Whereas in dialog with DeiJaumar Clarke of A Completely different Booklist at Blackhurst Cultural Centre on February 25, Dr. Oriuwa mentioned the blue cowl of the ebook is paying homage to medical settings just like the hospital scrubs that she wore in medical faculty and in residency.
“It’s additionally sort of the color of medical gloves which are used throughout procedures, or any sort of sterile surroundings and it could actually additionally seem like the curtains on the hospitals.”
Oriuwa, who’s of Nigerian heritage, grew up in Brampton along with her three siblings and her dad and mom, who emigrated from Nigeria within the late Nineteen Eighties individually, and met in Quebec.
Like many Nigerian/African kids, Dr. Oriuwa mentioned she and her siblings had restricted profession choices as their dad and mom informed them what they need to turn into — a lawyer or a physician, for instance.
“They had been lucky that I wished to turn into a doctor. It was a lifelong childhood aspiration of mine to be a physician ever since I used to be three years outdated. I simply thought of myself lucky that the programs I took from elementary faculty into highschool to college I cherished.”
Oriuwa had a pure affinity for the sciences but additionally cherished the humanities reminiscent of writing, theatre and poetry. “I truly view medication as this excellent confluence of the humanities and science and particularly my area of drugs in psychiatry which is at that intersection of arts, humanities and sciences,” she mentioned, noting that she was in a position to leverage her love for the humanities and sciences.
She additionally famous that the very best docs are the individuals who can preserve a human connection even within the face of adversity, tragedy, and troublesome medical conditions.
She has been writing poetry since she was 5 years outdated earlier than she even understood what poetry was and was simply placing phrases on a web page.
“It wasn’t till a instructor got here to me and mentioned you’re writing poetry, and I used to be like, oh, properly that is simply naturally the best way that my thoughts processes and interprets and sort of give again into the world,” mentioned Oriuwa who began public talking competitions in elementary faculty.

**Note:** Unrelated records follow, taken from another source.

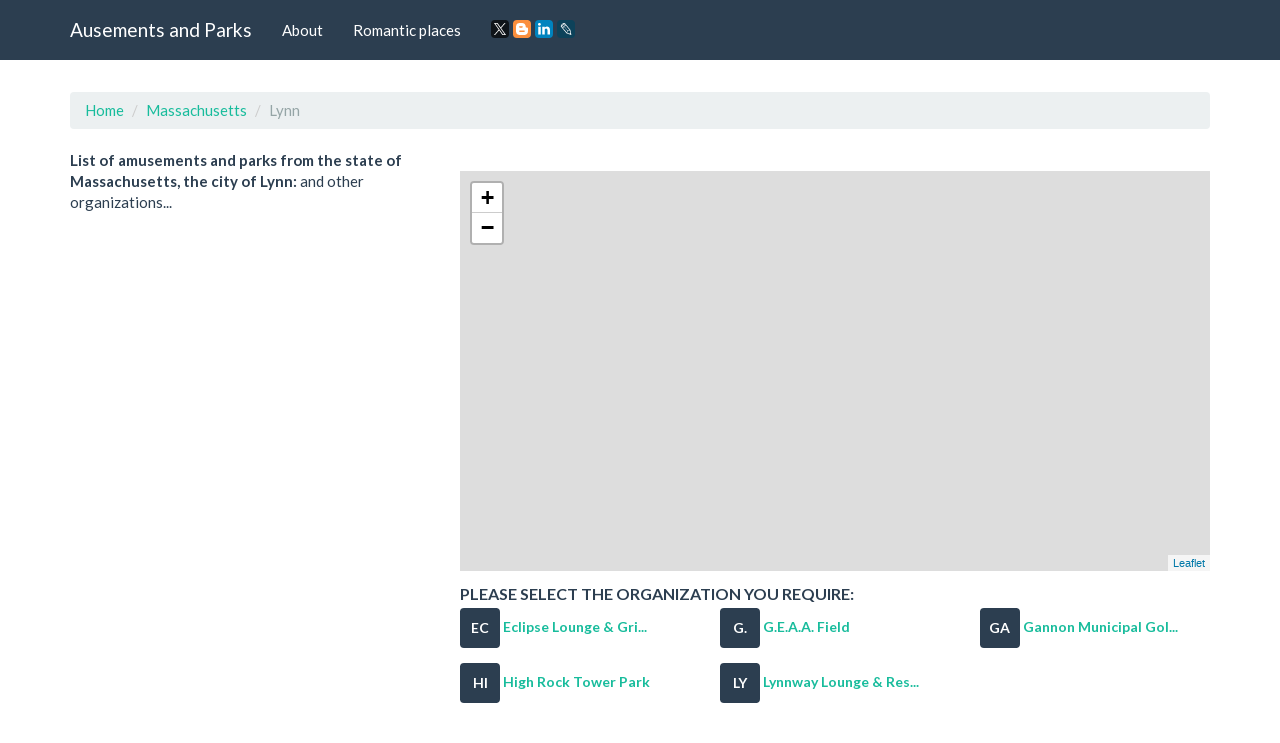

--- FILE ---
content_type: text/html; charset=utf-8
request_url: https://www.google.com/recaptcha/api2/aframe
body_size: 268
content:
<!DOCTYPE HTML><html><head><meta http-equiv="content-type" content="text/html; charset=UTF-8"></head><body><script nonce="RE6BJr47CWGP56Sgs3N8Bw">/** Anti-fraud and anti-abuse applications only. See google.com/recaptcha */ try{var clients={'sodar':'https://pagead2.googlesyndication.com/pagead/sodar?'};window.addEventListener("message",function(a){try{if(a.source===window.parent){var b=JSON.parse(a.data);var c=clients[b['id']];if(c){var d=document.createElement('img');d.src=c+b['params']+'&rc='+(localStorage.getItem("rc::a")?sessionStorage.getItem("rc::b"):"");window.document.body.appendChild(d);sessionStorage.setItem("rc::e",parseInt(sessionStorage.getItem("rc::e")||0)+1);localStorage.setItem("rc::h",'1762152805370');}}}catch(b){}});window.parent.postMessage("_grecaptcha_ready", "*");}catch(b){}</script></body></html>

--- FILE ---
content_type: application/javascript
request_url: https://amusements-parks.com/scripts/center-loader.min.js
body_size: 170
content:
/*!
 * Center-Loader PACKAGED v1.0.0
 * http://plugins.rohitkhatri.com/center-loader/
 * MIT License
 * by Rohit Khatri
 */
$.fn.loader=function(i,t){var i=i||"show";"show"===i?0==this.find(".loader").length&&(parent_position=this.css("position"),this.css("position","relative"),paddingTop=parseInt(this.css("padding-top")),paddingRight=parseInt(this.css("padding-right")),paddingBottom=parseInt(this.css("padding-bottom")),paddingLeft=parseInt(this.css("padding-left")),width=this.innerWidth(),height=this.innerHeight(),$loader=$('<div class="loader"></div>').css({position:"absolute",top:0,left:0,width:"100%",height:"100%","z-index":50,"background-color":"rgba(255,255,255,0.7)","border-radius":"3px"}),$loader.attr("parent_position",parent_position),$spinner=$(t).css({position:"absolute",top:"50%",left:"50%",color:"#000","margin-top":"-"+paddingTop+"px","margin-right":"-"+paddingRight+"px","margin-bottom":"-"+paddingBottom+"px","margin-left":"-"+paddingLeft+"px"}),$loader.html($spinner),this.prepend($loader),marginTop=$spinner.height()/2,marginLeft=+$spinner.width()/2,$spinner.css({"margin-top":"-"+marginTop+"px","margin-left":"-"+marginLeft+"px"})):"hide"===i&&(this.css("position",this.find(".loader").attr("parent_position")),this.find(".loader").remove())};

This was her foray into the world of efficiency, theatre and loving to be on stage. In highschool, she was concerned in spoken phrase and looking out again, she now embraces it as a part of her journey. On the time, she would launch her poems on Fb and was in awe of the Def Poetry Jam tv present.

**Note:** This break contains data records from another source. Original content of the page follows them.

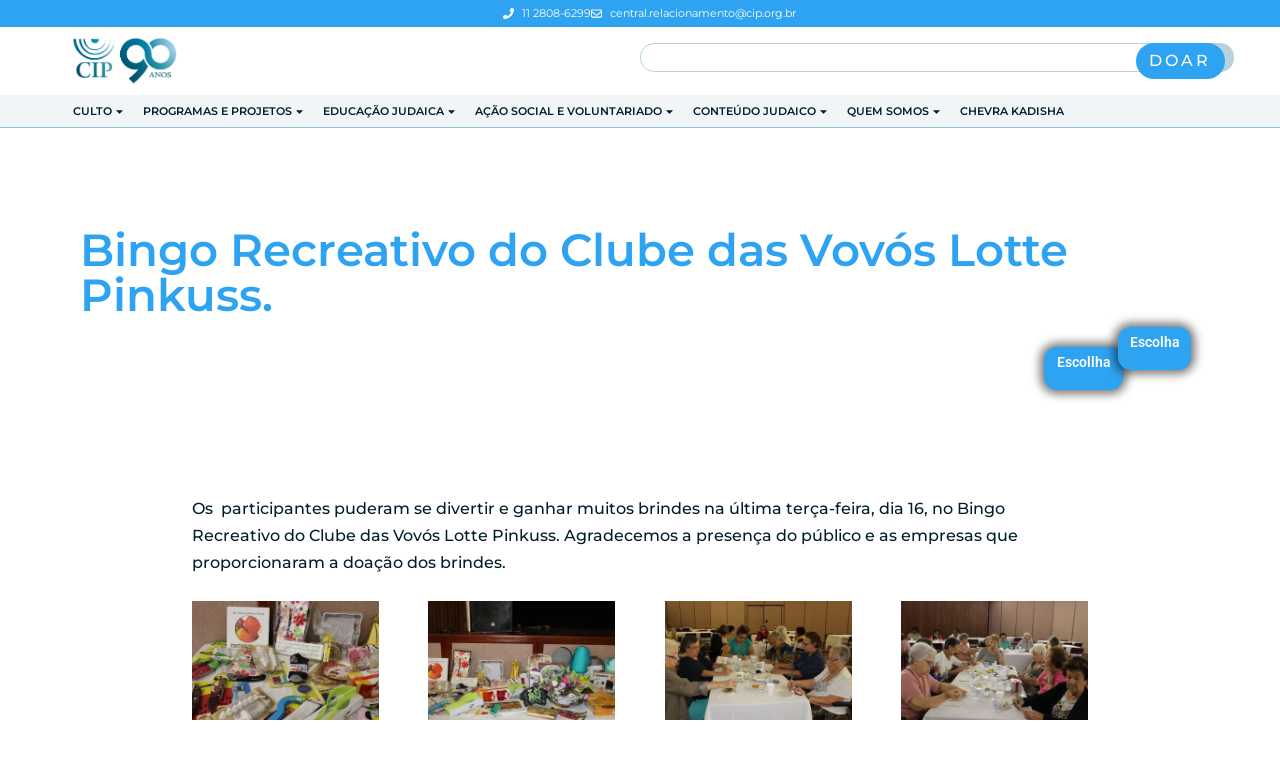

--- FILE ---
content_type: text/css
request_url: https://cip.org.br/wp-content/uploads/elementor/css/post-70609.css?ver=1768948686
body_size: 313
content:
.elementor-kit-70609{--e-global-color-primary:#2EA3F2;--e-global-color-secondary:#2573B2;--e-global-color-text:#021E29;--e-global-color-accent:#2EA3F2;--e-global-color-25463d4:#F1F6F8;--e-global-color-d25f654:#FFFFFF;--e-global-color-128288c:#00DAFF;--e-global-color-400decf:#103C60;--e-global-color-6709ed2:#2573B2;--e-global-typography-primary-font-family:"Montserrat";--e-global-typography-primary-font-size:48px;--e-global-typography-primary-font-weight:600;--e-global-typography-secondary-font-family:"Montserrat";--e-global-typography-secondary-font-size:28px;--e-global-typography-secondary-font-weight:400;--e-global-typography-text-font-family:"Montserrat";--e-global-typography-text-font-size:16px;--e-global-typography-text-font-weight:400;--e-global-typography-accent-font-family:"Montserrat";--e-global-typography-accent-font-weight:bold;--e-global-typography-f7f496b-font-family:"Lato";}.elementor-kit-70609 e-page-transition{background-color:#FFBC7D;}.elementor-kit-70609 h1{color:var( --e-global-color-secondary );font-family:"Montserrat", Sans-serif;font-size:45px;}.elementor-kit-70609 h2{color:var( --e-global-color-secondary );font-family:"Montserrat", Sans-serif;font-size:38px;font-weight:500;}.elementor-kit-70609 h3{font-family:"Montserrat", Sans-serif;}.elementor-kit-70609 h4{font-family:"Montserrat", Sans-serif;font-size:18px;}.elementor-kit-70609 h5{font-family:"Montserrat", Sans-serif;font-size:18px;}.elementor-kit-70609 h6{font-family:"Montserrat", Sans-serif;font-size:18px;}.elementor-section.elementor-section-boxed > .elementor-container{max-width:1140px;}.e-con{--container-max-width:1140px;}.elementor-widget:not(:last-child){margin-block-end:20px;}.elementor-element{--widgets-spacing:20px 20px;--widgets-spacing-row:20px;--widgets-spacing-column:20px;}{}h1.entry-title{display:var(--page-title-display);}@media(max-width:1024px){.elementor-section.elementor-section-boxed > .elementor-container{max-width:1024px;}.e-con{--container-max-width:1024px;}}@media(max-width:767px){.elementor-kit-70609 h2{font-size:28px;}.elementor-section.elementor-section-boxed > .elementor-container{max-width:767px;}.e-con{--container-max-width:767px;}}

Whereas an undergraduate pupil at McMaster College, she grew to become concerned in skilled aggressive spoken phrase and labored as an artist earlier than medical faculty.
“I take into account my poetry a key part of all the pieces I do, and I truly acquired to carry out spoken phrase poetry in my medical faculty interview for the College of Toronto, so it’s all the pieces to me, poetry is.”

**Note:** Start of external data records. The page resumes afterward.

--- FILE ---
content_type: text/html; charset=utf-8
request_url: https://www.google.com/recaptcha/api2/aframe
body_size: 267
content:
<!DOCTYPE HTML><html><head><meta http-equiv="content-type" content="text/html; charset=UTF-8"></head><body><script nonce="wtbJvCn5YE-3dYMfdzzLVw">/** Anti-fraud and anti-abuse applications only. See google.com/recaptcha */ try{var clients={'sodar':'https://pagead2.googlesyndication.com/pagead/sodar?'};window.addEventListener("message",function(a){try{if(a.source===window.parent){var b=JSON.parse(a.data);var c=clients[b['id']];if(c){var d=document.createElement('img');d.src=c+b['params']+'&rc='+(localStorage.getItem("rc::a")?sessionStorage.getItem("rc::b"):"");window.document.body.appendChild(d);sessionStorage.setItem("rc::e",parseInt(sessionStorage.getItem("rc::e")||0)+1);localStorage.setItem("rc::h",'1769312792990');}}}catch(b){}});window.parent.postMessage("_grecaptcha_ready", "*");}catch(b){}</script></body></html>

Revealed by HarperCollins Publishers, ‘Not like the Relaxation’ has an outline which notes: “A psychiatry resident pulls again the curtain on the difficult private journey to turning into a physician as a Black lady, as a daughter, as a mom and as an advocate who had no selection however to step into the highlight.”
Not like the Relaxation chronicles a physician’s journey, balancing medical coaching, private struggles, and advocating for change in healthcare.